_Exercise aim:_
Below are some records; repeat them all exactly, minus the pictures.

_Collected data entries:_
__________

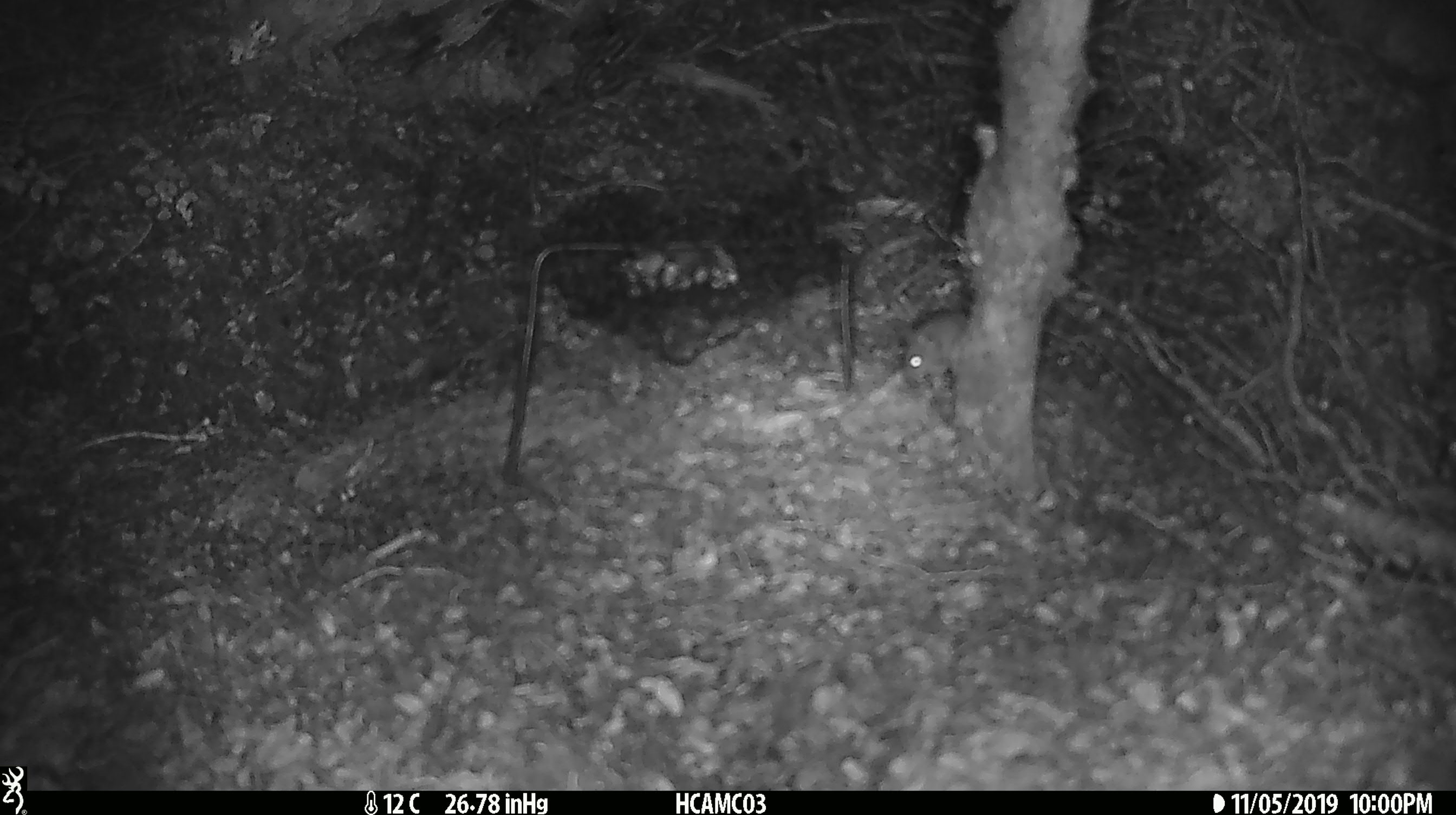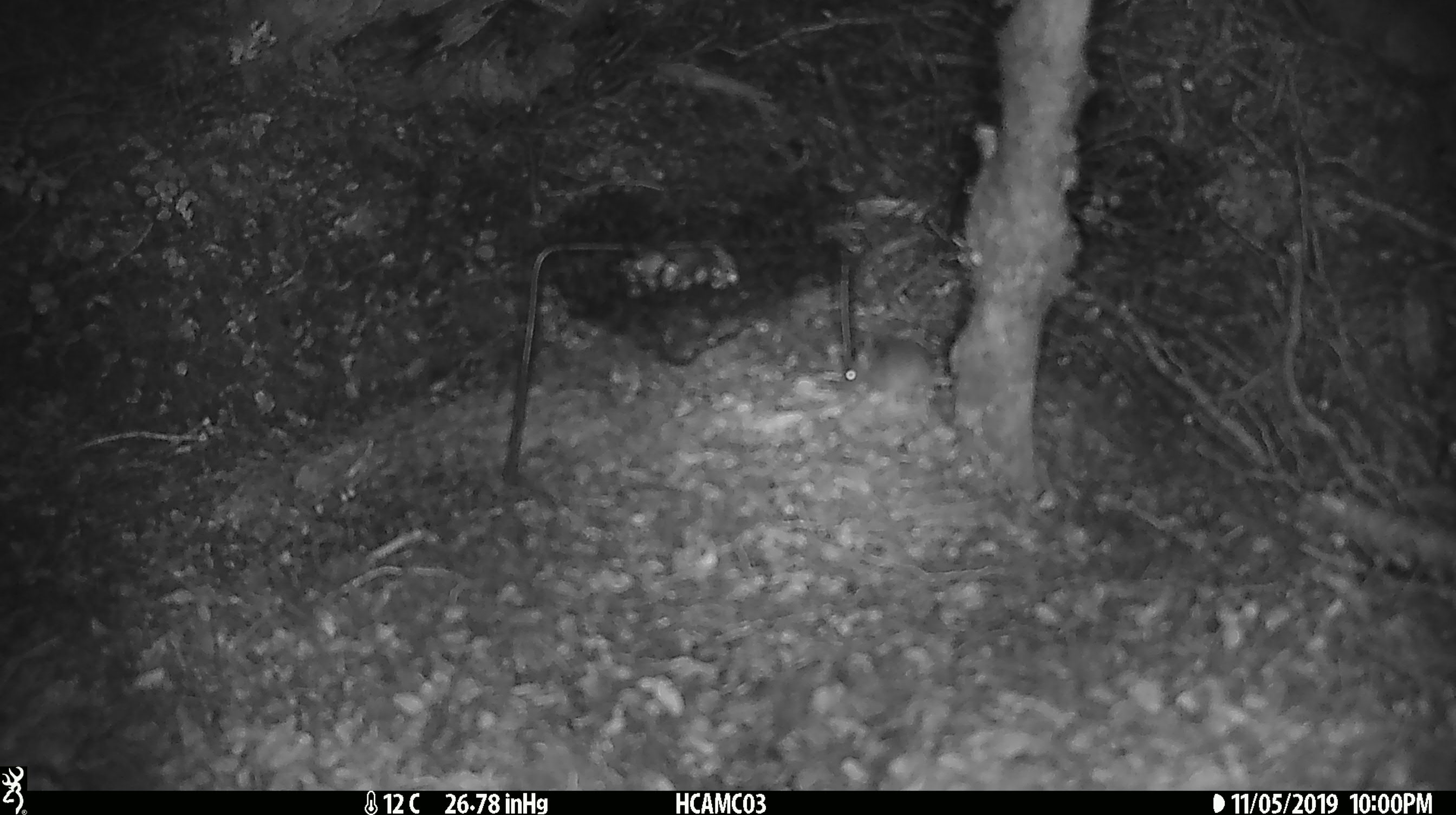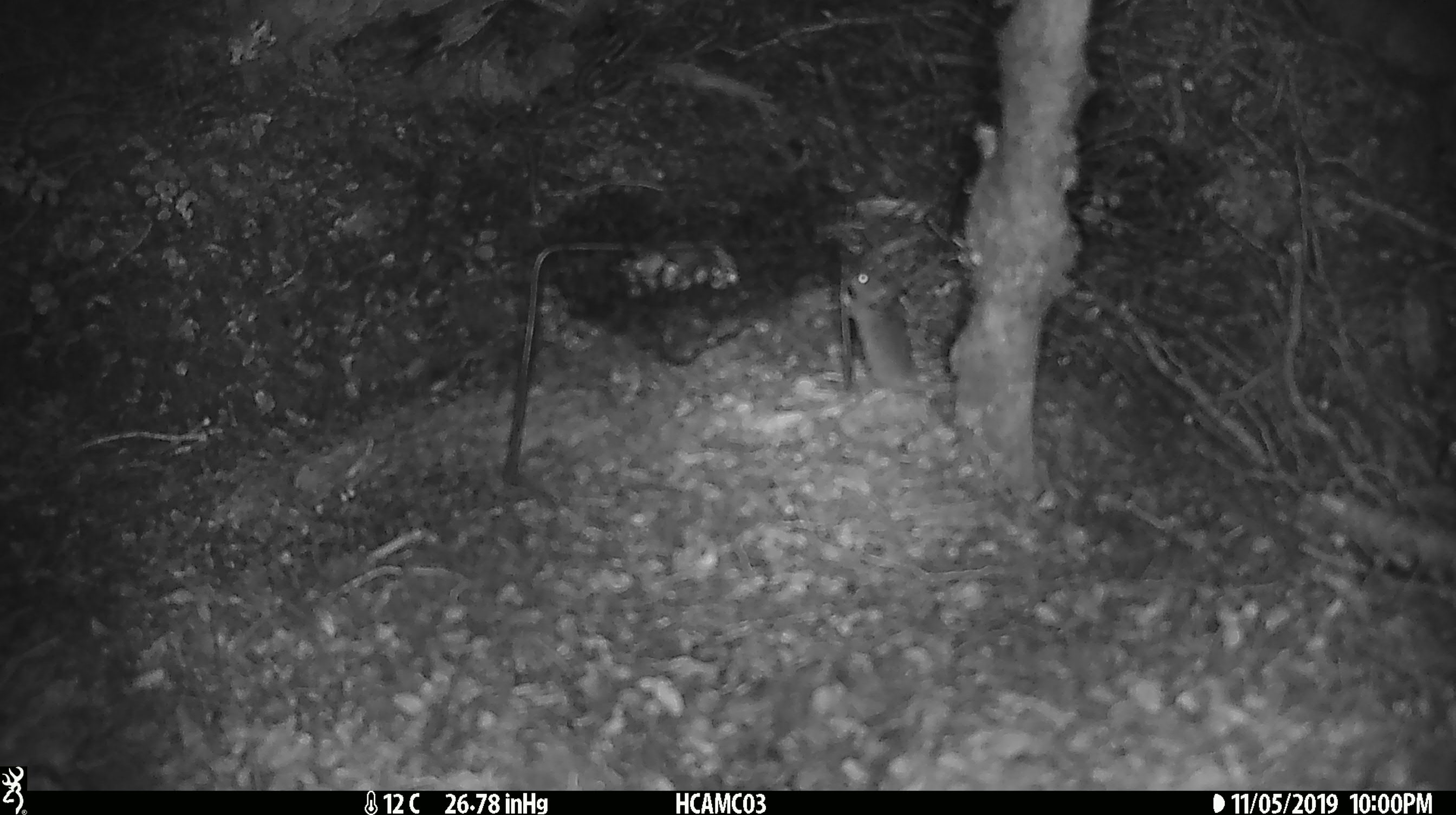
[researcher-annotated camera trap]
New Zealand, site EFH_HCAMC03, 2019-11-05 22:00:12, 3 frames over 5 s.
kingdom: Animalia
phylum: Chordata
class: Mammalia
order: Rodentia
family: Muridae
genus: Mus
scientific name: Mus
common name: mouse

__________

_Task answer:_
[researcher-annotated camera trap]
New Zealand, site EFH_HCAMC03, 2019-11-05 22:00:12, 3 frames over 5 s.
kingdom: Animalia
phylum: Chordata
class: Mammalia
order: Rodentia
family: Muridae
genus: Mus
scientific name: Mus
common name: mouse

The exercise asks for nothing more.